EXERCISE
Swap every "pendant light fixture" in the listing below for "hanging lamp" and give the lines back with nothing else changed. Leave the pictures out of your copy.

Part of a data file

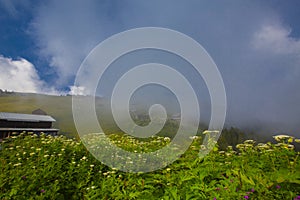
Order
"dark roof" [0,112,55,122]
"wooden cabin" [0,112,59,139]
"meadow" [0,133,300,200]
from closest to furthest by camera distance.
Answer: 1. "meadow" [0,133,300,200]
2. "wooden cabin" [0,112,59,139]
3. "dark roof" [0,112,55,122]

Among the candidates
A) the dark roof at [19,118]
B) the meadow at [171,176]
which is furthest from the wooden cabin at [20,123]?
the meadow at [171,176]

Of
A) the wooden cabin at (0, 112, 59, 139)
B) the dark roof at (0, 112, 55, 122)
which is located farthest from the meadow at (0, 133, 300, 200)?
the dark roof at (0, 112, 55, 122)

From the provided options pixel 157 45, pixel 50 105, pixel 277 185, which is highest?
pixel 50 105

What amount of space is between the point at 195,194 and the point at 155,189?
0.67 m

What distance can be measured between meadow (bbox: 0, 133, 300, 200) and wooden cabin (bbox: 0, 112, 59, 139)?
410 inches

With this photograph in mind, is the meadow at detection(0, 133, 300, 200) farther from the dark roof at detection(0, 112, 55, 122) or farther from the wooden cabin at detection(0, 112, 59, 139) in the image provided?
the dark roof at detection(0, 112, 55, 122)

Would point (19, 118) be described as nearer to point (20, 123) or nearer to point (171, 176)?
point (20, 123)

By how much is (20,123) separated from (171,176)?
49.8 ft

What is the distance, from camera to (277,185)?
4.62 ft

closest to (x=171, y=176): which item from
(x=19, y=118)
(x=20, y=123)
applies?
(x=19, y=118)

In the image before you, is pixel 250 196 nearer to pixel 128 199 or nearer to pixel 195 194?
pixel 195 194

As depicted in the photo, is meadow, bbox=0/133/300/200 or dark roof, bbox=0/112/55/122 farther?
dark roof, bbox=0/112/55/122

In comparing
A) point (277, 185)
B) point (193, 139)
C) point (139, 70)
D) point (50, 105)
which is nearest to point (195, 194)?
point (277, 185)

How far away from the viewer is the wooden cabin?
1306 cm
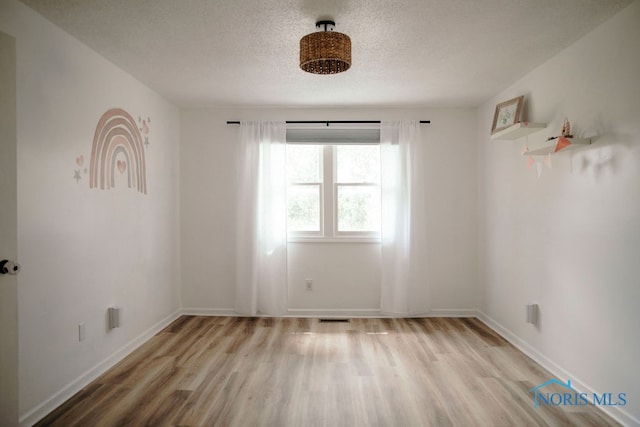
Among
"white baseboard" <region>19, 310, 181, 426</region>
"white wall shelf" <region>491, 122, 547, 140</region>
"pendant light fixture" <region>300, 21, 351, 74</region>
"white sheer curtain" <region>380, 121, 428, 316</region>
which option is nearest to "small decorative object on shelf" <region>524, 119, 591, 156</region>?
"white wall shelf" <region>491, 122, 547, 140</region>

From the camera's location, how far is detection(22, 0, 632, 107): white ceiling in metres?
2.39

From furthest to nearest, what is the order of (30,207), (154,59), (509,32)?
(154,59) < (509,32) < (30,207)

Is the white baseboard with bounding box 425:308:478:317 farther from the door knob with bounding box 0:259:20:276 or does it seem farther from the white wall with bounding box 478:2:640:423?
the door knob with bounding box 0:259:20:276

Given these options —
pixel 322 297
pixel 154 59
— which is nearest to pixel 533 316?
pixel 322 297

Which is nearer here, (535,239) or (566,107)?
(566,107)

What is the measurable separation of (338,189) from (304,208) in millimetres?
477

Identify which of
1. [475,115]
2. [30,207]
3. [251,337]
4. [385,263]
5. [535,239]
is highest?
[475,115]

PROBLEM SOLUTION
Order
"dark roof" [0,112,55,122]
"wooden cabin" [0,112,59,139]
"meadow" [0,133,300,200]
from closest to furthest by camera distance.
Answer: 1. "meadow" [0,133,300,200]
2. "wooden cabin" [0,112,59,139]
3. "dark roof" [0,112,55,122]

Among the candidates
A) the dark roof at [19,118]
B) the meadow at [171,176]
which is furthest from the wooden cabin at [20,123]?
the meadow at [171,176]

Of
A) the wooden cabin at (0, 112, 59, 139)
B) the dark roof at (0, 112, 55, 122)
which is located farthest from the meadow at (0, 133, 300, 200)?
the dark roof at (0, 112, 55, 122)

From the provided options pixel 157 45, pixel 50 105, pixel 277 185, which is highest?
pixel 50 105

What amount of space is between the point at 195,194 and the point at 155,189?
0.67 m

What distance can be measured between meadow (bbox: 0, 133, 300, 200) and wooden cabin (bbox: 0, 112, 59, 139)?
410 inches

With this photograph in mind, is the meadow at detection(0, 133, 300, 200) farther from the dark roof at detection(0, 112, 55, 122) or farther from the wooden cabin at detection(0, 112, 59, 139) in the image provided?
the dark roof at detection(0, 112, 55, 122)

Would point (19, 118) be described as nearer to point (20, 123) or nearer to point (171, 176)?
point (20, 123)

By how much is (20,123) separated from (171,176)?
49.8 ft

What is the distance, from camera to (277,185)?
4.62 ft

closest to (x=171, y=176): which item from
(x=19, y=118)
(x=20, y=123)
applies?
(x=19, y=118)

In the image before you, is pixel 250 196 nearer to pixel 128 199 or nearer to pixel 195 194?
pixel 195 194

As depicted in the photo, is meadow, bbox=0/133/300/200 or dark roof, bbox=0/112/55/122 farther?
dark roof, bbox=0/112/55/122

In comparing
A) point (277, 185)
B) point (193, 139)
C) point (139, 70)
D) point (50, 105)
which is nearest to point (195, 194)?
point (277, 185)

How far away from the viewer is the wooden cabin?
1306 cm
Among
"white baseboard" <region>19, 310, 181, 426</region>
"white wall shelf" <region>491, 122, 547, 140</region>
"hanging lamp" <region>300, 21, 351, 74</region>
"white sheer curtain" <region>380, 121, 428, 316</region>
which option is nearest to "small decorative object on shelf" <region>524, 119, 591, 156</region>?
"white wall shelf" <region>491, 122, 547, 140</region>

From the camera's location, how far is detection(22, 0, 632, 107): white ceiling in metres?
2.39

From furthest to nearest, what is the order of (30,207), (154,59), (509,32)?
(154,59) < (509,32) < (30,207)

Is the white baseboard with bounding box 425:308:478:317 farther from the door knob with bounding box 0:259:20:276 or does it seem farther from the white wall with bounding box 478:2:640:423?
the door knob with bounding box 0:259:20:276

Given these options —
pixel 322 297
pixel 154 59
— which is nearest to pixel 533 316?
pixel 322 297

Which is nearer here, (535,239) or (566,107)?
(566,107)

What is the measurable separation of (338,189) from (304,208) in millimetres?
477

Identify which of
1. [475,115]
2. [30,207]
3. [251,337]
4. [385,263]
5. [535,239]
is highest?
[475,115]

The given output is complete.